- Opening Delimiter -

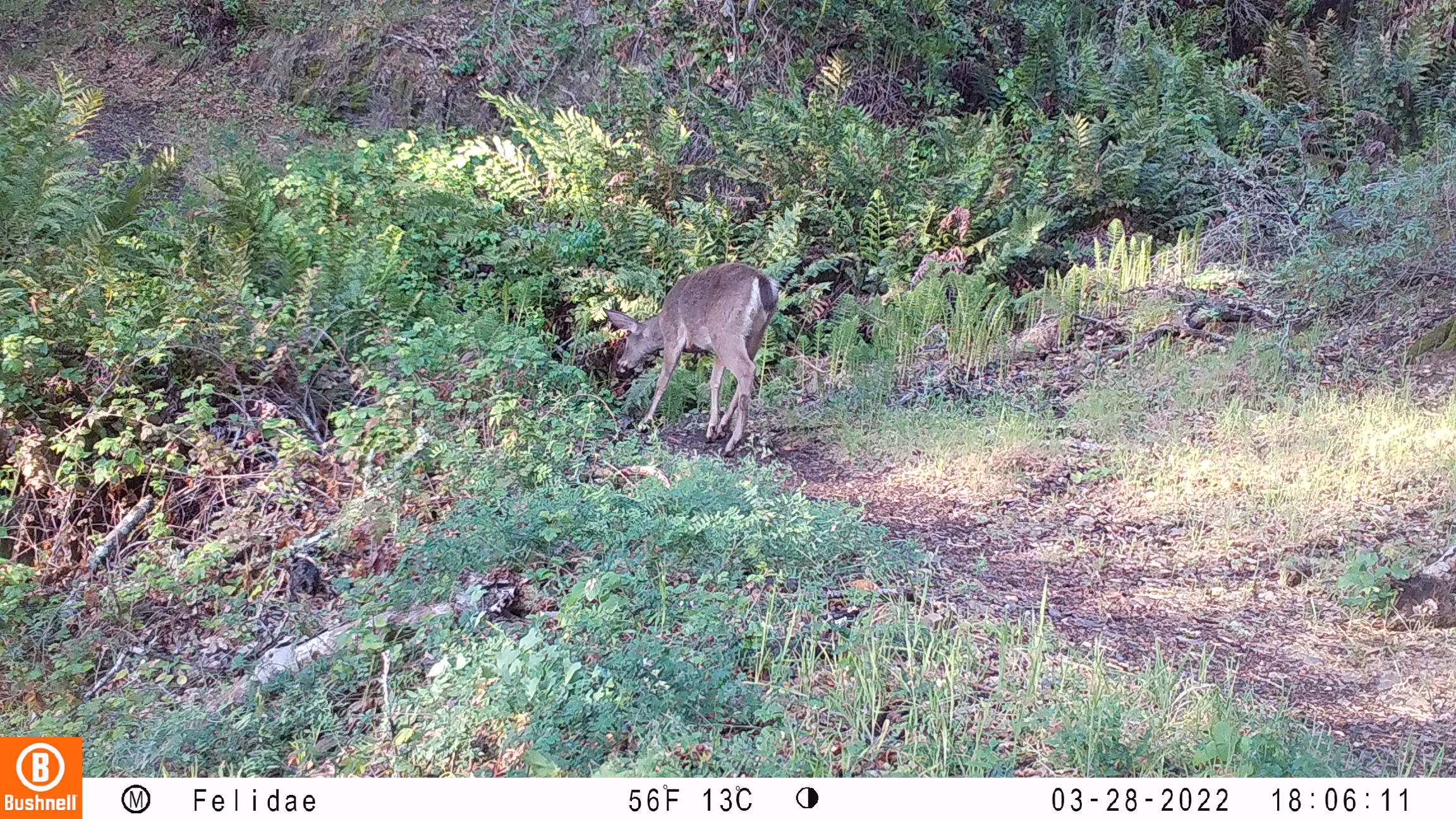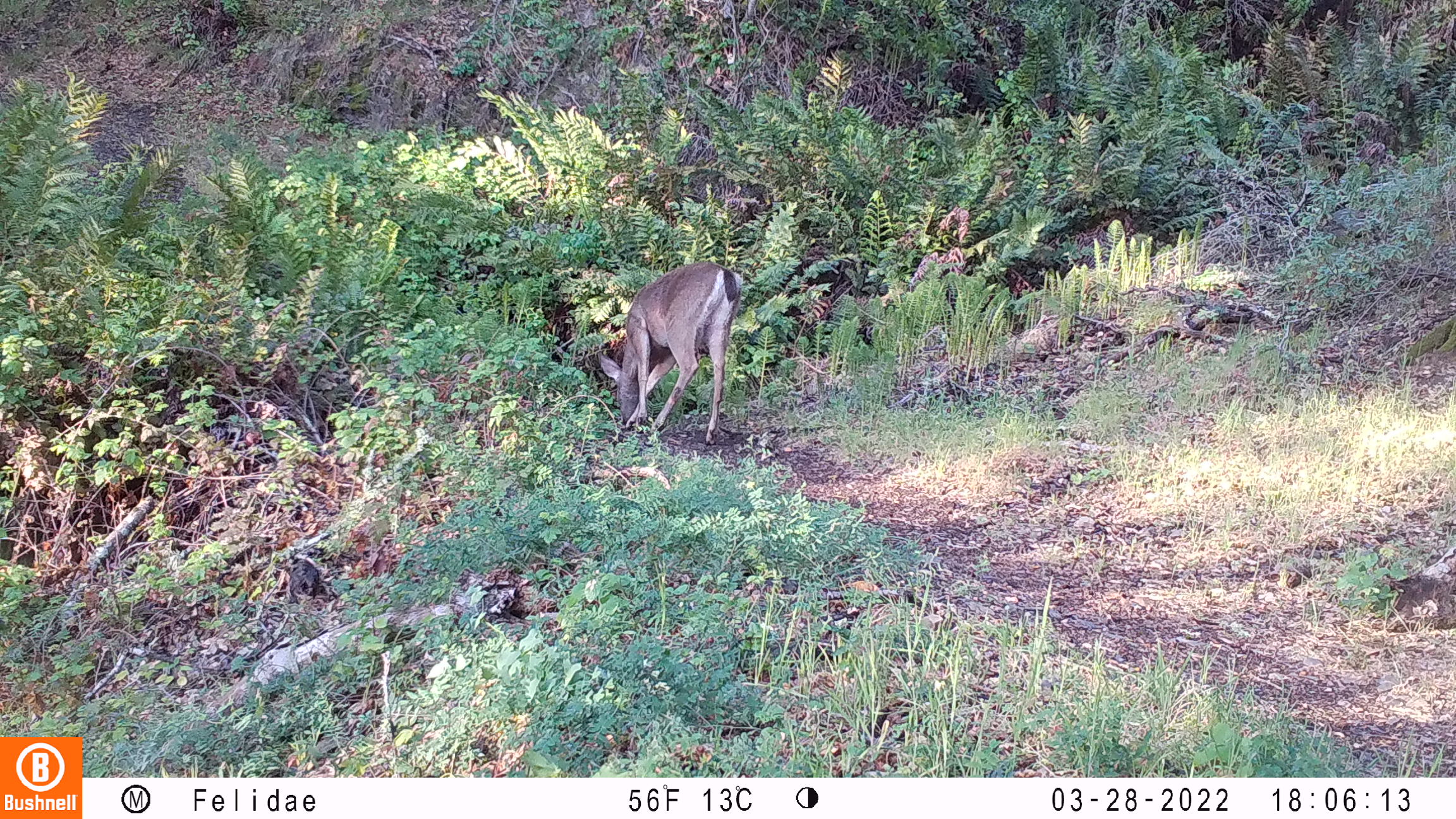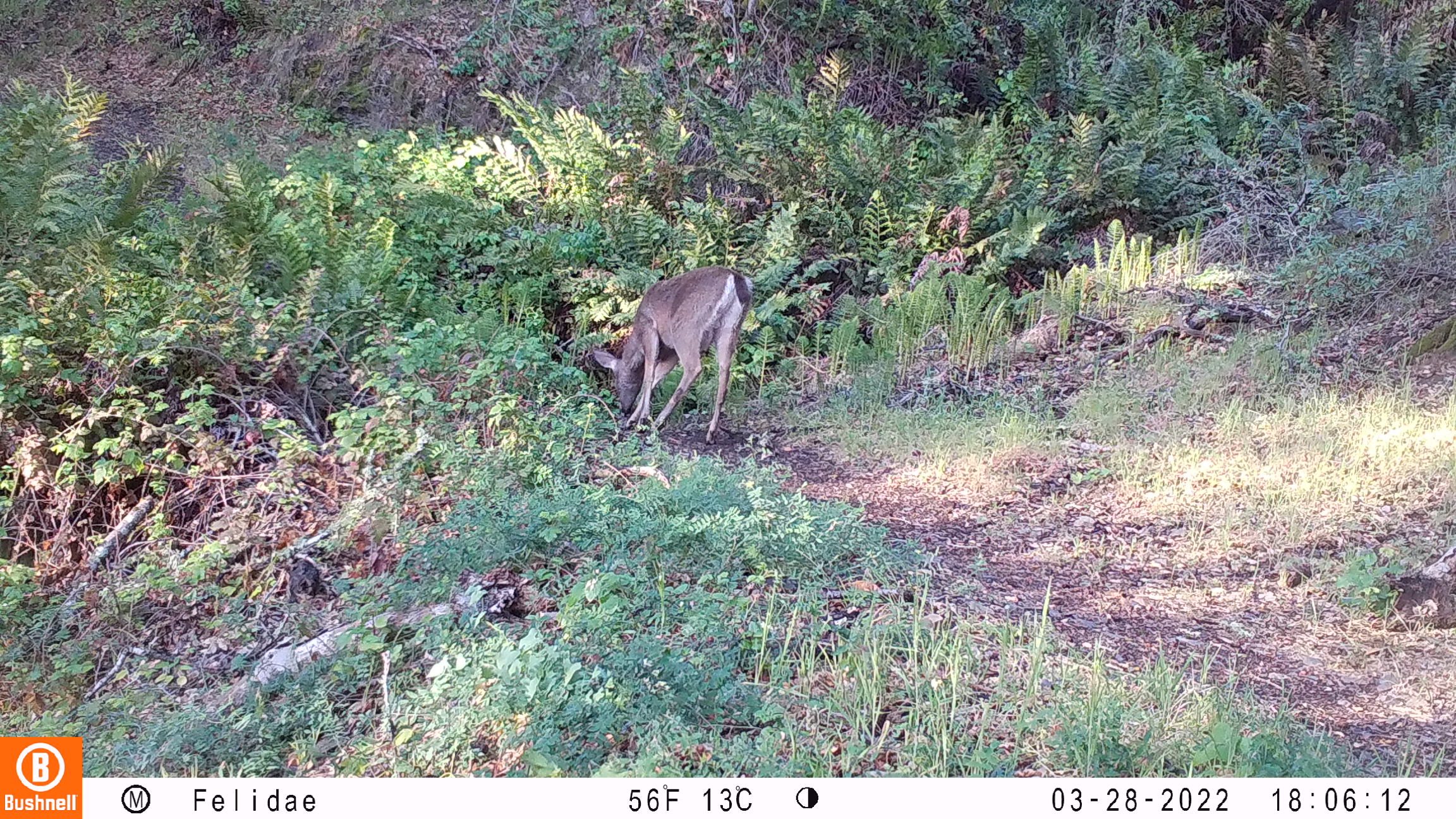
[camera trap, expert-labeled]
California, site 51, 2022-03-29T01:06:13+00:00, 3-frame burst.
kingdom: Animalia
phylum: Chordata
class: Mammalia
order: Artiodactyla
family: Cervidae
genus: Odocoileus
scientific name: Odocoileus hemionus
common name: mule deer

- Closing Delimiter -

■ Task ■
All of the material above is to be retyped verbatim, with its pictures omitted.

■ Reply ■
[camera trap, expert-labeled]
California, site 51, 2022-03-29T01:06:13+00:00, 3-frame burst.
kingdom: Animalia
phylum: Chordata
class: Mammalia
order: Artiodactyla
family: Cervidae
genus: Odocoileus
scientific name: Odocoileus hemionus
common name: mule deer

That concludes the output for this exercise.